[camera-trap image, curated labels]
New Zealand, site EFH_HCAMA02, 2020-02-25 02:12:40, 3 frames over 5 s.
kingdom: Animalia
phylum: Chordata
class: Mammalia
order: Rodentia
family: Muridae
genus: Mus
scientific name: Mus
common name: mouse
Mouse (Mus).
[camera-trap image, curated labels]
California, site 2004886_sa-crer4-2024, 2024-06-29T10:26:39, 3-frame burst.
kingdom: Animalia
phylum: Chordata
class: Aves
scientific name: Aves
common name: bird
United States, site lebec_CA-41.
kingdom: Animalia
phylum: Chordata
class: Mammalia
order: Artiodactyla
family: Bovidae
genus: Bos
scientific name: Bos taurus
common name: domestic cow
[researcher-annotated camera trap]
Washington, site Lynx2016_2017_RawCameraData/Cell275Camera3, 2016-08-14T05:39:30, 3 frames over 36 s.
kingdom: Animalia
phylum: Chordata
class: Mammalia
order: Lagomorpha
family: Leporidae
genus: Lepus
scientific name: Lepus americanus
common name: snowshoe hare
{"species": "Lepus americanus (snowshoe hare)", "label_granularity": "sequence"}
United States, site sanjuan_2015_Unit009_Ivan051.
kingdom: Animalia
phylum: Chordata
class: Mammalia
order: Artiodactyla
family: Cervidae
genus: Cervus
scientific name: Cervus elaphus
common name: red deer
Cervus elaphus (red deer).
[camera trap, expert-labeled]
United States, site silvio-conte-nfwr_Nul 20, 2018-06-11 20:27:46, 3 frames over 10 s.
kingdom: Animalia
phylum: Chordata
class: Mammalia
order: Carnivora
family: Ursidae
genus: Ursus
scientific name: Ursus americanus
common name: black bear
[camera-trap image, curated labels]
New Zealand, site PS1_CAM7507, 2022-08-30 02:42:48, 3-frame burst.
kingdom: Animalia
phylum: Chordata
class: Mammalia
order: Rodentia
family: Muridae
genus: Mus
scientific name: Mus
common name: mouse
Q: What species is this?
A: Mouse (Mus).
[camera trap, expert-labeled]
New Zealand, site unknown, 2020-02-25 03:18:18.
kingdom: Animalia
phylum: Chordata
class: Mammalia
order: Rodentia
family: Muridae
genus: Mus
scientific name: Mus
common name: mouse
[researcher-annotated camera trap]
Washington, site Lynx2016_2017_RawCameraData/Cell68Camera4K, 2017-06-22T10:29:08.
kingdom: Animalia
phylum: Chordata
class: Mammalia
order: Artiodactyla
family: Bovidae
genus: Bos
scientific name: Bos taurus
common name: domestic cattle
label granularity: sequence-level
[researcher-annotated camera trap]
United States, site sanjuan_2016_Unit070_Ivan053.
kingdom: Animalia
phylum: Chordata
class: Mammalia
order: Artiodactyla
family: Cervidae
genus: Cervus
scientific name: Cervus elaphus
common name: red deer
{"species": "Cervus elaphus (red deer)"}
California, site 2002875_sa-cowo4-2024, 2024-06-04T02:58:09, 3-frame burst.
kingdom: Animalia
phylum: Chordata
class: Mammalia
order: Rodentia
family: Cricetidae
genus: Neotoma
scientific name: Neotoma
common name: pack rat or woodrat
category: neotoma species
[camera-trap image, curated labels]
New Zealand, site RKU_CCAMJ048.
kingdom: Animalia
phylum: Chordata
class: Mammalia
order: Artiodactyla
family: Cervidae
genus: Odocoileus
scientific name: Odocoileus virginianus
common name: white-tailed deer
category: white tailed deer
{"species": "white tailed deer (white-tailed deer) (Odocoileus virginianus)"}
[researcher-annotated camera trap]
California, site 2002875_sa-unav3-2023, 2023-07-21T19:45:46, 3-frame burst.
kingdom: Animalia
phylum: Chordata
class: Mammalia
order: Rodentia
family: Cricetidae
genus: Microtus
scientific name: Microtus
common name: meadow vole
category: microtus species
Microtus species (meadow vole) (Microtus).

········

# Activity
All of the data above is to be transcribed without alteration.

# Response below
[camera-trap image, curated labels]
New Zealand, site EFH_HCAMA02, 2020-02-25 02:12:40, 3 frames over 5 s.
kingdom: Animalia
phylum: Chordata
class: Mammalia
order: Rodentia
family: Muridae
genus: Mus
scientific name: Mus
common name: mouse
Mouse (Mus).
[camera-trap image, curated labels]
California, site 2004886_sa-crer4-2024, 2024-06-29T10:26:39, 3-frame burst.
kingdom: Animalia
phylum: Chordata
class: Aves
scientific name: Aves
common name: bird
United States, site lebec_CA-41.
kingdom: Animalia
phylum: Chordata
class: Mammalia
order: Artiodactyla
family: Bovidae
genus: Bos
scientific name: Bos taurus
common name: domestic cow
[researcher-annotated camera trap]
Washington, site Lynx2016_2017_RawCameraData/Cell275Camera3, 2016-08-14T05:39:30, 3 frames over 36 s.
kingdom: Animalia
phylum: Chordata
class: Mammalia
order: Lagomorpha
family: Leporidae
genus: Lepus
scientific name: Lepus americanus
common name: snowshoe hare
{"species": "Lepus americanus (snowshoe hare)", "label_granularity": "sequence"}
United States, site sanjuan_2015_Unit009_Ivan051.
kingdom: Animalia
phylum: Chordata
class: Mammalia
order: Artiodactyla
family: Cervidae
genus: Cervus
scientific name: Cervus elaphus
common name: red deer
Cervus elaphus (red deer).
[camera trap, expert-labeled]
United States, site silvio-conte-nfwr_Nul 20, 2018-06-11 20:27:46, 3 frames over 10 s.
kingdom: Animalia
phylum: Chordata
class: Mammalia
order: Carnivora
family: Ursidae
genus: Ursus
scientific name: Ursus americanus
common name: black bear
[camera-trap image, curated labels]
New Zealand, site PS1_CAM7507, 2022-08-30 02:42:48, 3-frame burst.
kingdom: Animalia
phylum: Chordata
class: Mammalia
order: Rodentia
family: Muridae
genus: Mus
scientific name: Mus
common name: mouse
Q: What species is this?
A: Mouse (Mus).
[camera trap, expert-labeled]
New Zealand, site unknown, 2020-02-25 03:18:18.
kingdom: Animalia
phylum: Chordata
class: Mammalia
order: Rodentia
family: Muridae
genus: Mus
scientific name: Mus
common name: mouse
[researcher-annotated camera trap]
Washington, site Lynx2016_2017_RawCameraData/Cell68Camera4K, 2017-06-22T10:29:08.
kingdom: Animalia
phylum: Chordata
class: Mammalia
order: Artiodactyla
family: Bovidae
genus: Bos
scientific name: Bos taurus
common name: domestic cattle
label granularity: sequence-level
[researcher-annotated camera trap]
United States, site sanjuan_2016_Unit070_Ivan053.
kingdom: Animalia
phylum: Chordata
class: Mammalia
order: Artiodactyla
family: Cervidae
genus: Cervus
scientific name: Cervus elaphus
common name: red deer
{"species": "Cervus elaphus (red deer)"}
California, site 2002875_sa-cowo4-2024, 2024-06-04T02:58:09, 3-frame burst.
kingdom: Animalia
phylum: Chordata
class: Mammalia
order: Rodentia
family: Cricetidae
genus: Neotoma
scientific name: Neotoma
common name: pack rat or woodrat
category: neotoma species
[camera-trap image, curated labels]
New Zealand, site RKU_CCAMJ048.
kingdom: Animalia
phylum: Chordata
class: Mammalia
order: Artiodactyla
family: Cervidae
genus: Odocoileus
scientific name: Odocoileus virginianus
common name: white-tailed deer
category: white tailed deer
{"species": "white tailed deer (white-tailed deer) (Odocoileus virginianus)"}
[researcher-annotated camera trap]
California, site 2002875_sa-unav3-2023, 2023-07-21T19:45:46, 3-frame burst.
kingdom: Animalia
phylum: Chordata
class: Mammalia
order: Rodentia
family: Cricetidae
genus: Microtus
scientific name: Microtus
common name: meadow vole
category: microtus species
Microtus species (meadow vole) (Microtus).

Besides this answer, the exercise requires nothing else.